Das Team kam zu dem Schluss, dass beide Tiere höchstwahrscheinlich von oben angegriffen wurden, möglicherweise von einem Raubtier, das sich mehr für ihre fleischigen Körper interessierte als für ihre spindelförmigen Hälse oder winzigen Köpfe. „Sie zielen möglicherweise bevorzugt auf die gleiche Halsregion“, sagte Dr. Mujal, „weit genug vom Kopf entfernt, um es dem Tier schwer zu machen, sich zu verteidigen.“

Tanystropheus ist das einzige bekannte Meeresreptil, das eine so kurzerhand Enthauptung erlitten hat. Die langen Hälse von Plesiosauriern – Reptilien, die nach dem Aussterben von Tanystropheus entstanden und bis zum Ende des Mesozoikums existierten – bestehen aus vielen sperrigen Wirbeln, die alle in Muskeln und Speck vergraben sind, sagte Dr. Mujal. Auch wenn sie es sich möglicherweise im Nacken zugezogen haben, „bedeutet eine sehr dicke Fleisch- und Hautschicht um den Hals, dass Raubtiere möglicherweise keine Spuren auf den Wirbeln hinterlassen haben.“

Aber selbst wenn der lange Hals eine Schwachstelle für Raubtiere darstellte, so stellen die Forscher fest, handelte es sich eindeutig um eine bemerkenswert erfolgreiche Evolutionsstrategie. Viele verschiedene Gruppen fischfressender Meeresreptilien haben im Laufe von 175 Millionen Jahren unabhängig voneinander verlängerte Hälse entwickelt. Sogar die Familie von Tanystropheus erwies sich als Erfolgsgeschichte, denn sie verbreitete sich über die Küsten der Trias vom modernen Europa bis nach China und dauerte 10 Millionen Jahre.

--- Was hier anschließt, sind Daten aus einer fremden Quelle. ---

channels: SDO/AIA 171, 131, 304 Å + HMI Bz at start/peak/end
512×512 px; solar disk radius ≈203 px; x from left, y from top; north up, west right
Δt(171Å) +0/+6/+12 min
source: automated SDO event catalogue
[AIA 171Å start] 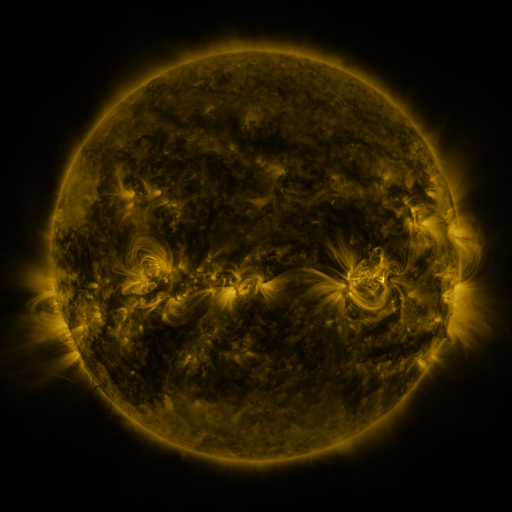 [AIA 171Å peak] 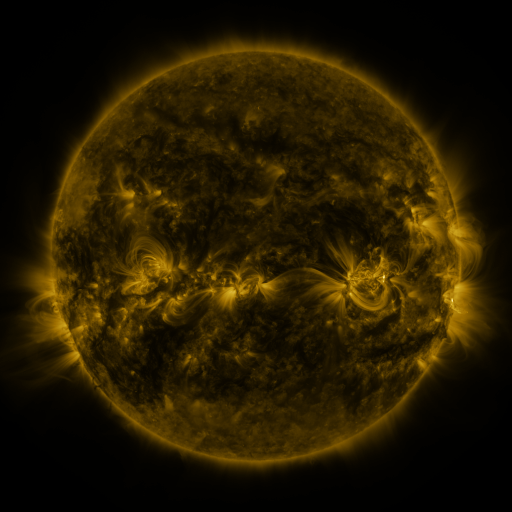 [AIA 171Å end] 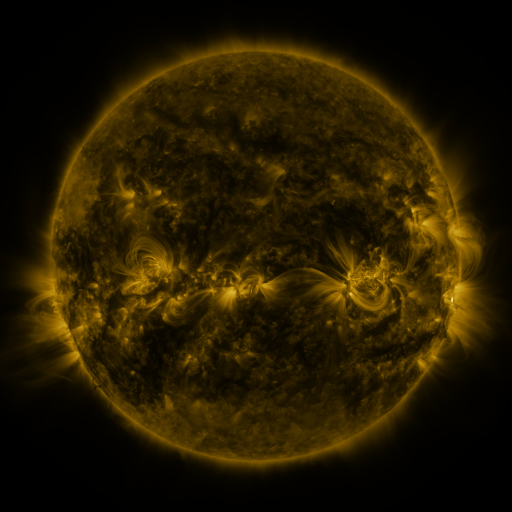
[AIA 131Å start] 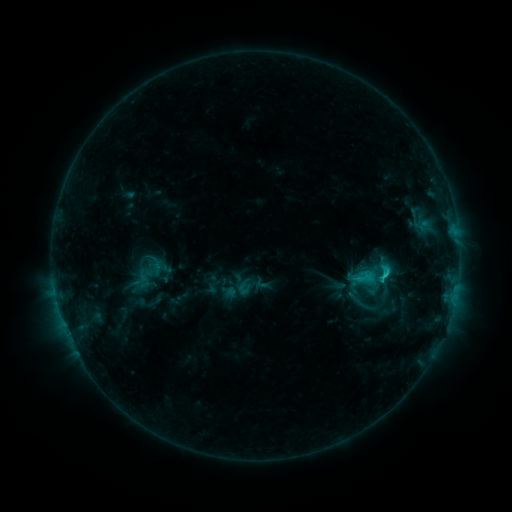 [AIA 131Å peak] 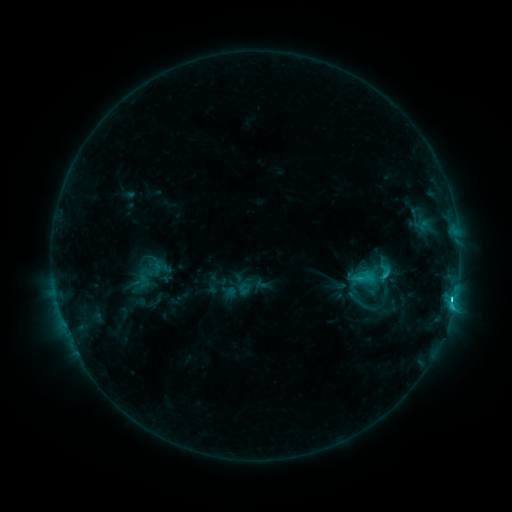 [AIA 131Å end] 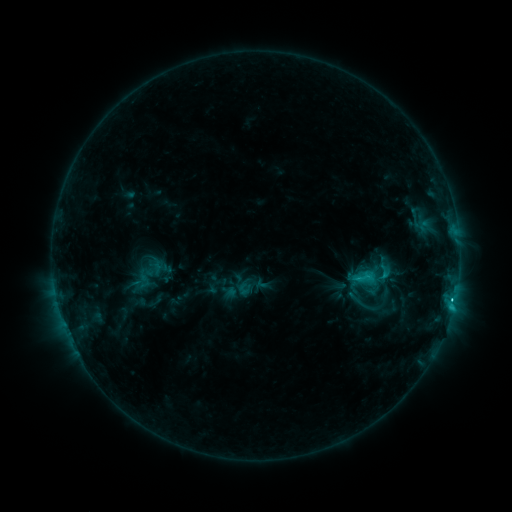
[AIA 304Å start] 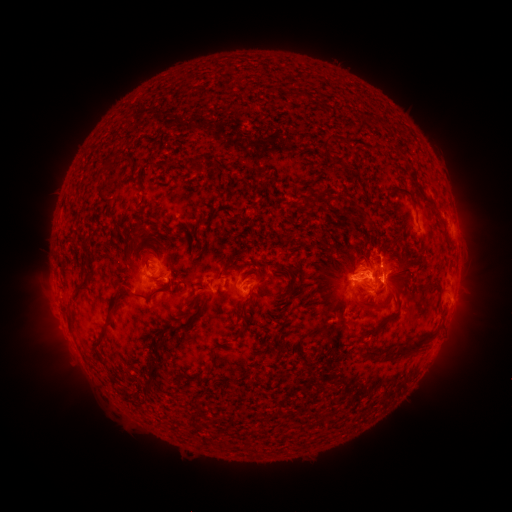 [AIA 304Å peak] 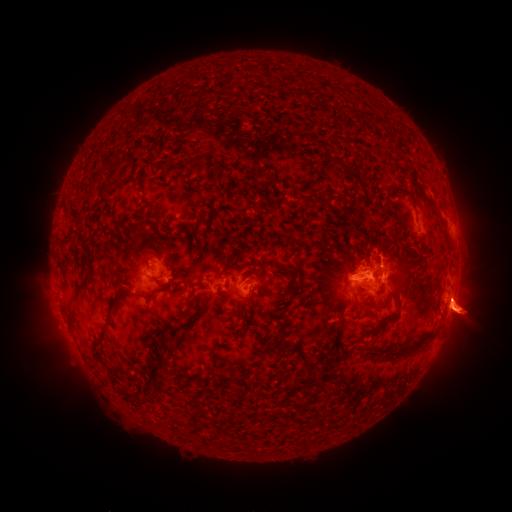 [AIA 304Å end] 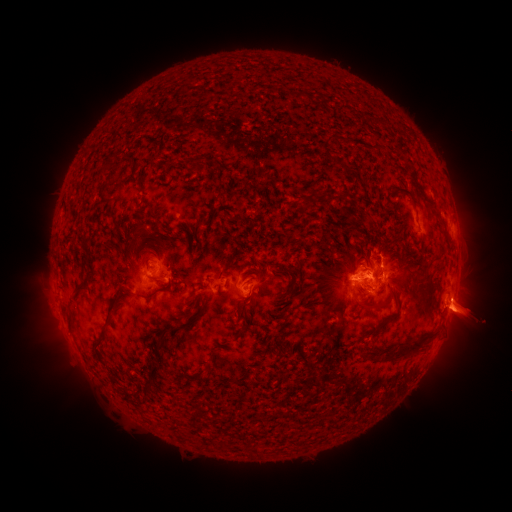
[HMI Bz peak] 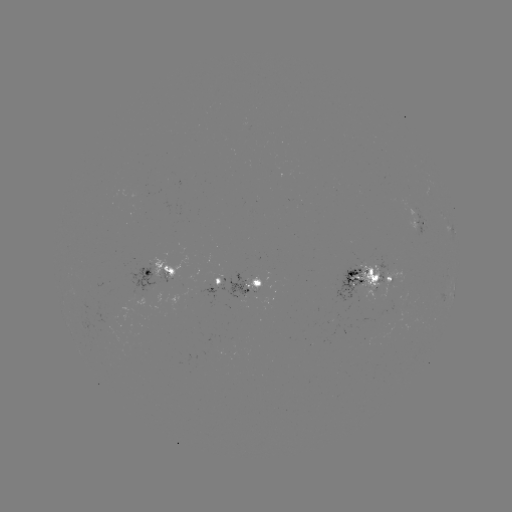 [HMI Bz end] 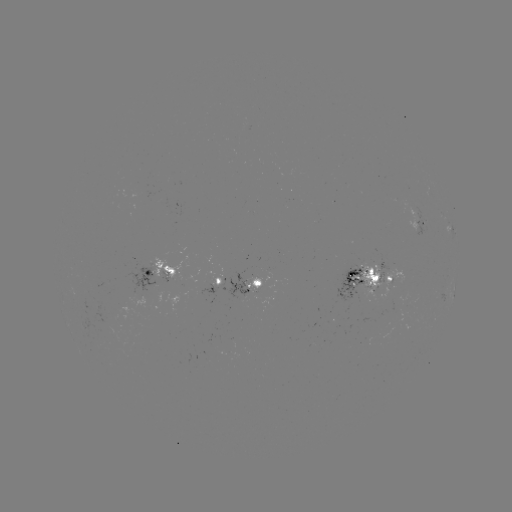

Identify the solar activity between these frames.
C3.6 flare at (452, 298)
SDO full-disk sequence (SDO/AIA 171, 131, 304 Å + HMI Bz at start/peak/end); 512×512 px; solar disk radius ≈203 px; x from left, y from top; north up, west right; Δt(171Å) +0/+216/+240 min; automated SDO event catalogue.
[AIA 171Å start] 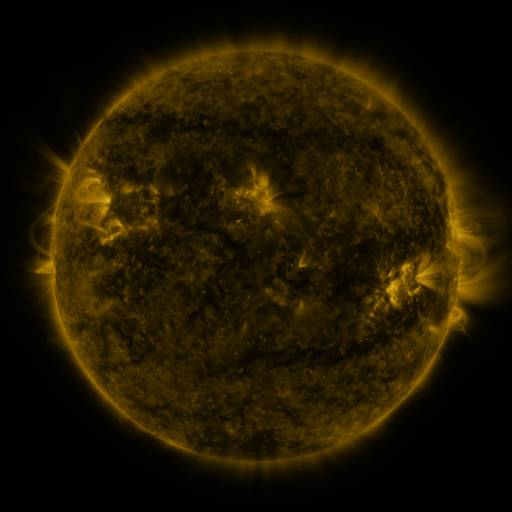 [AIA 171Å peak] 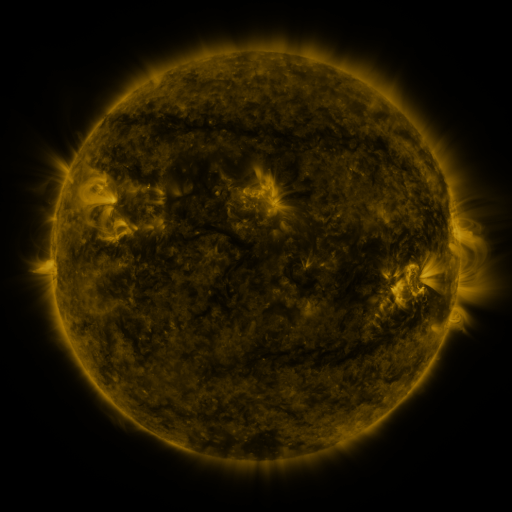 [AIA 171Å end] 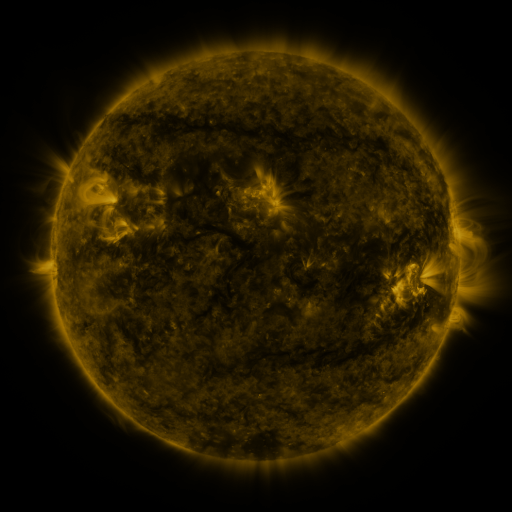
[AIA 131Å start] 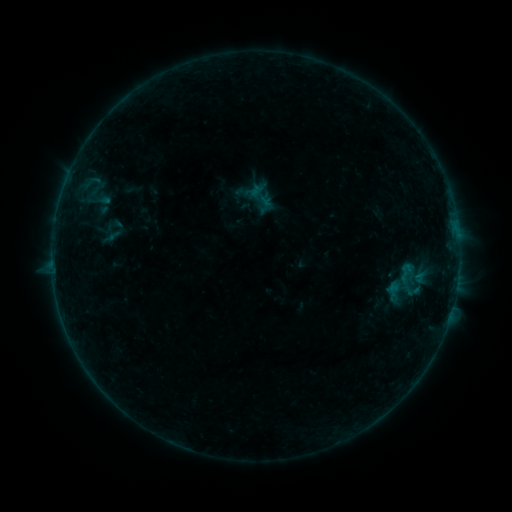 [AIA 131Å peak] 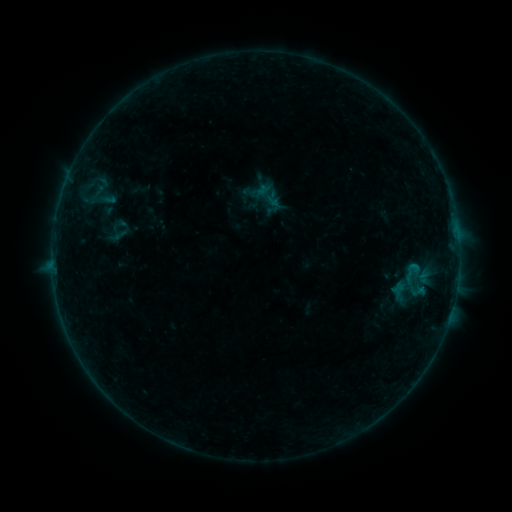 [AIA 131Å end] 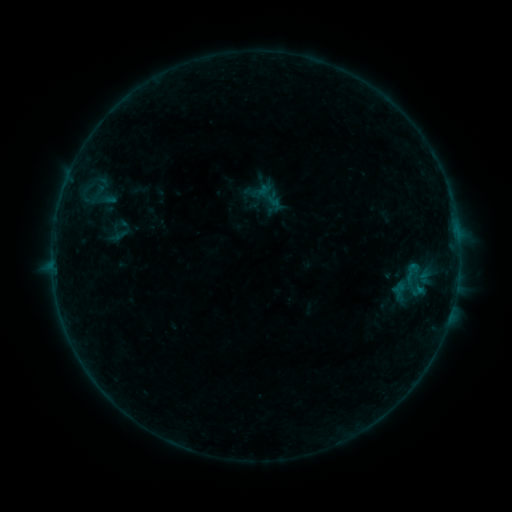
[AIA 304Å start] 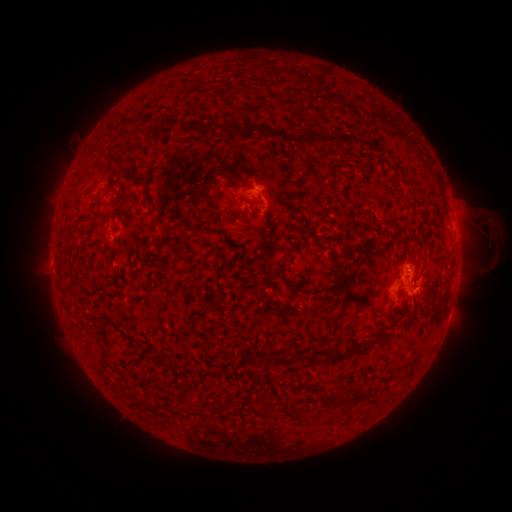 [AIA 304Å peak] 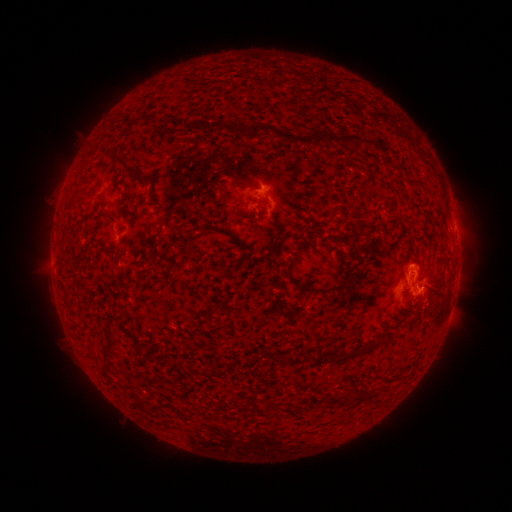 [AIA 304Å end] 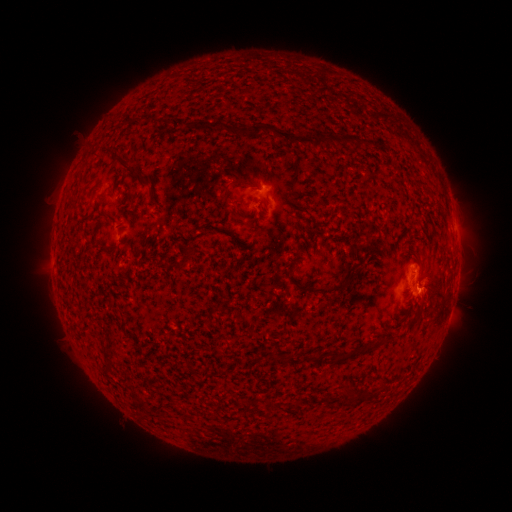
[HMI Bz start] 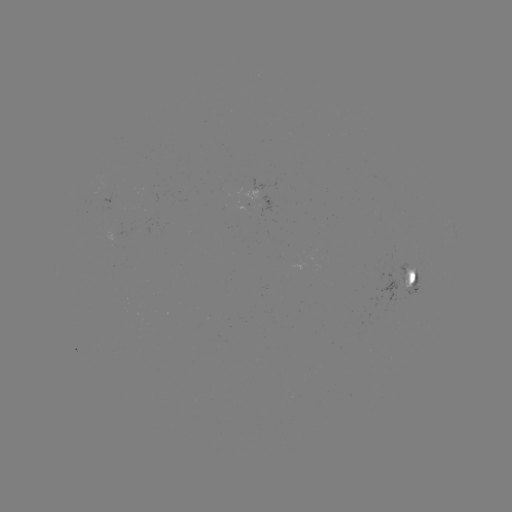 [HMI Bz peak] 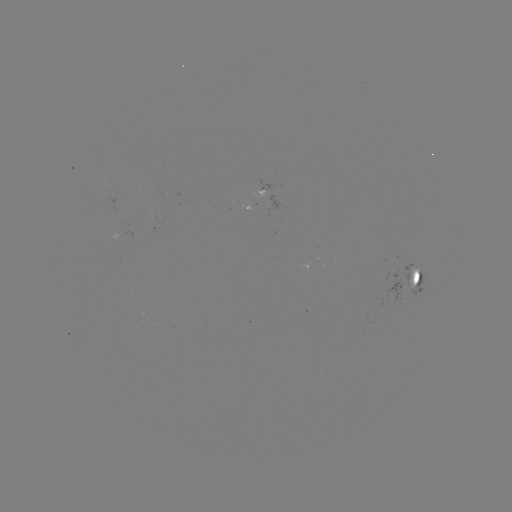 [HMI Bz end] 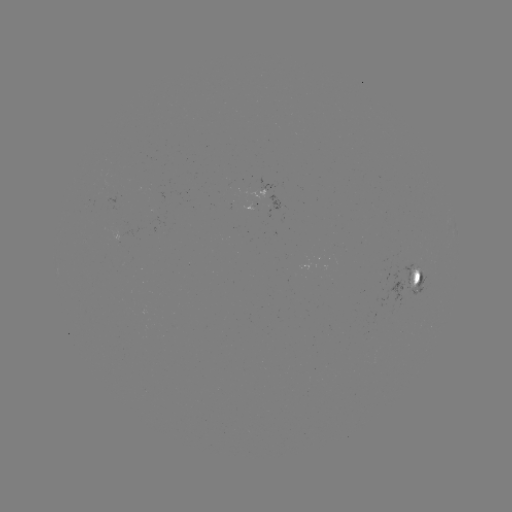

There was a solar emerging-flux region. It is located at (251, 206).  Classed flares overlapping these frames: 3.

„Evolution ist ein Spiel mit Kompromissen“, sagte Dr. Spiekman. „Auf lange Sicht hat sich das Risiko eines langen Halses für dieses Tier gelohnt.“

Mit anderen Worten: Es kann sich für die Art lohnen, den Hals rauszustrecken – selbst wenn man persönlich den Kopf abbissen lässt.